**Instruction:** Gather every line below that contains the word "physical" and copy each of those lines in full.

[Records from a dataset]
★ ★ ★ ★ ★

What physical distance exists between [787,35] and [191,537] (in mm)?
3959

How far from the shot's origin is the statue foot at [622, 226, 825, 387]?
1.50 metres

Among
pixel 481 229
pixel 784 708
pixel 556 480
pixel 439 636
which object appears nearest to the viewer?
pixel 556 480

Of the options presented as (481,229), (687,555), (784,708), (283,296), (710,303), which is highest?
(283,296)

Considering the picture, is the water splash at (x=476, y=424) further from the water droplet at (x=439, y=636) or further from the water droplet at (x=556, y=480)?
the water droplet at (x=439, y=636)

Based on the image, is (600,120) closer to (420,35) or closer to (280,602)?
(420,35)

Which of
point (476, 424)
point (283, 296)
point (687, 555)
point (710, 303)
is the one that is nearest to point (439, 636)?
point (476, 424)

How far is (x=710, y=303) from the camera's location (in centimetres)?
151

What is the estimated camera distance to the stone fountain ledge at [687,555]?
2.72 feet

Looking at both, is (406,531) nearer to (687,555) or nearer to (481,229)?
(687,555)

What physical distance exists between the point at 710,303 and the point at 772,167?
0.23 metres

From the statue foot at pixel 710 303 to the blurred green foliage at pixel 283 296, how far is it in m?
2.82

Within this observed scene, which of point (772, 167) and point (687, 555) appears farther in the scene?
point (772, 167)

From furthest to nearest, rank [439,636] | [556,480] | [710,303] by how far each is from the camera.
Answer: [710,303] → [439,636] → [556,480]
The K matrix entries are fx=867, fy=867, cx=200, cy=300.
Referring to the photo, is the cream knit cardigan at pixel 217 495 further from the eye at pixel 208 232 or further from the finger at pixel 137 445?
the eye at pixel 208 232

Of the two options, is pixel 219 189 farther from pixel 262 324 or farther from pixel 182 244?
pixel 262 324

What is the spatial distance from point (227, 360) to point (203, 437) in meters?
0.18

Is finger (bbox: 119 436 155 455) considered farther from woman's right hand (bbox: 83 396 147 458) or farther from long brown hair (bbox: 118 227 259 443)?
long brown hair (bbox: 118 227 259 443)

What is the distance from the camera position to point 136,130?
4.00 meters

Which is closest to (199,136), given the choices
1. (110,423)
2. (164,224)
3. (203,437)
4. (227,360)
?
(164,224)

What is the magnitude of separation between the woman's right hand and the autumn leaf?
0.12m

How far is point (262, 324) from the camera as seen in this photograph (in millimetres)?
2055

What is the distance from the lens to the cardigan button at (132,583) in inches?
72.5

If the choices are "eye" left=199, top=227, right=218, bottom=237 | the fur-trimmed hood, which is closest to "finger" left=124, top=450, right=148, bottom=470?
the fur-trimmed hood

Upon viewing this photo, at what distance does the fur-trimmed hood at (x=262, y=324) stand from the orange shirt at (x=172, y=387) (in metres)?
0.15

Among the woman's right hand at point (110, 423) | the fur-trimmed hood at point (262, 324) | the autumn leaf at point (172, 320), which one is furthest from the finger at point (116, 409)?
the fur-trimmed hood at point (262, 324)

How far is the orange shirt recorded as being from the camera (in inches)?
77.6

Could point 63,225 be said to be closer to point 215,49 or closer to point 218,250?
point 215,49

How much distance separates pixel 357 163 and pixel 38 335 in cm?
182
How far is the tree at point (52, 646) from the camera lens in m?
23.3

★ ★ ★ ★ ★

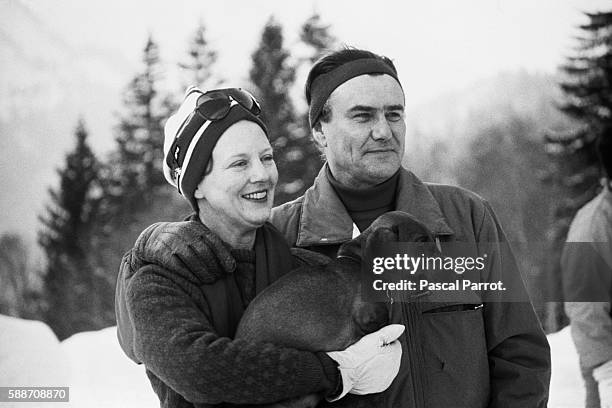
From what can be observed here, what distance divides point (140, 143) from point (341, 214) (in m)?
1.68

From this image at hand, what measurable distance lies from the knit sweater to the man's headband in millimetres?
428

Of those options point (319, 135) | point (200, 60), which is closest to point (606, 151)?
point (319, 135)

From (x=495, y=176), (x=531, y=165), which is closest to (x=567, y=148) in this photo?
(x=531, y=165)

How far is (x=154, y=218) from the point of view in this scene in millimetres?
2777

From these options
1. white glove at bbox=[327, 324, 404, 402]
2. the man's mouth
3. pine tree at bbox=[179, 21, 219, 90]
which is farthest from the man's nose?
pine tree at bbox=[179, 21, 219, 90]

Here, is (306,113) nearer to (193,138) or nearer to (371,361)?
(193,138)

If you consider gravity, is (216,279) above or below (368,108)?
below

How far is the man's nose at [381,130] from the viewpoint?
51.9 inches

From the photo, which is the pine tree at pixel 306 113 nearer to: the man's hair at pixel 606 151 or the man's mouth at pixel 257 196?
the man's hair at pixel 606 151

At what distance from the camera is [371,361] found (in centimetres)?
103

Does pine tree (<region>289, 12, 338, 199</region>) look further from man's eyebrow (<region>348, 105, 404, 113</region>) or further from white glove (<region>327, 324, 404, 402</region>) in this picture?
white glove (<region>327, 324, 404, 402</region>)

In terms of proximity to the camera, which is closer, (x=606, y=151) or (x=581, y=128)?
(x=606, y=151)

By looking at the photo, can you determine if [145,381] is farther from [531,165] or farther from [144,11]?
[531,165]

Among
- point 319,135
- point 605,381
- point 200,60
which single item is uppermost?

★ ★ ★ ★ ★

**Solution below:**
What physical distance exists between [787,35] and [191,537] (in mm)?
What physical distance exists between the point at 710,303 and the point at 772,167?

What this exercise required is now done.